▸ **Your task**
Return the listing exactly, please; no pictures.

====== Data excerpt ======

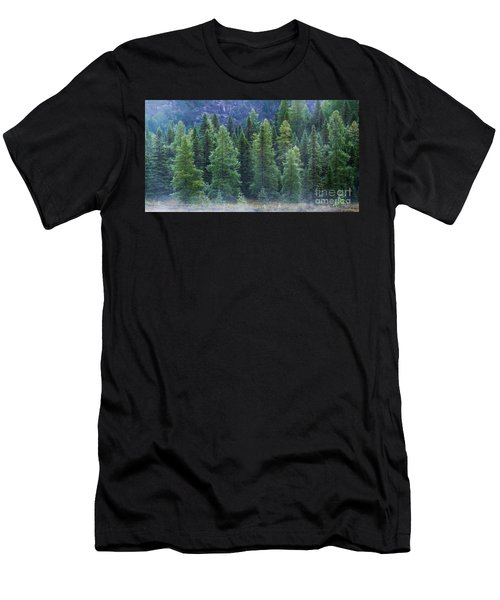 Trees In The Mist Men's T-Shirt (Athletic Fit)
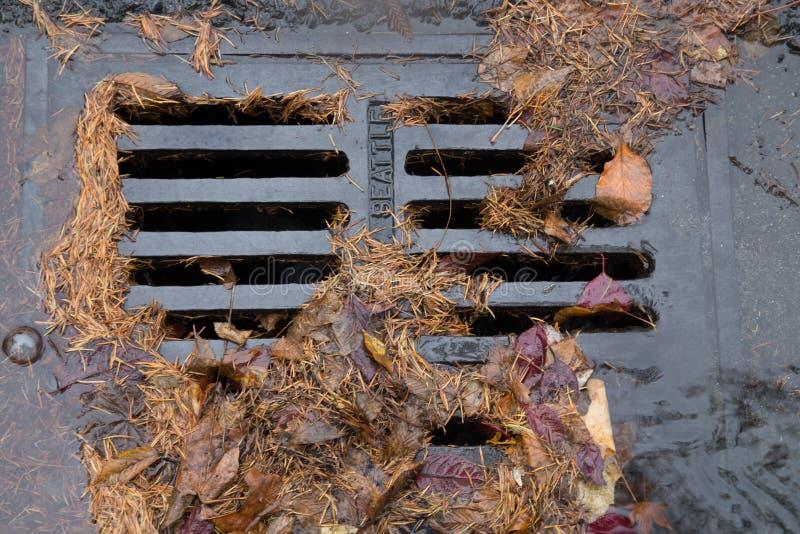 Baumnadeln, die einen Gully verstopfen lizenzfreies stockfoto
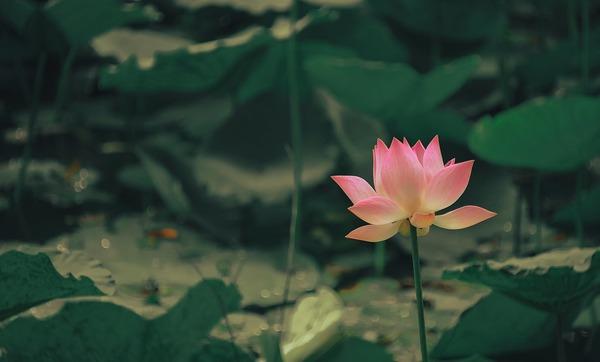 Thumb lotus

======

▸ **Exercise solution**
 Trees In The Mist Men's T-Shirt (Athletic Fit)
 Baumnadeln, die einen Gully verstopfen lizenzfreies stockfoto
 Thumb lotus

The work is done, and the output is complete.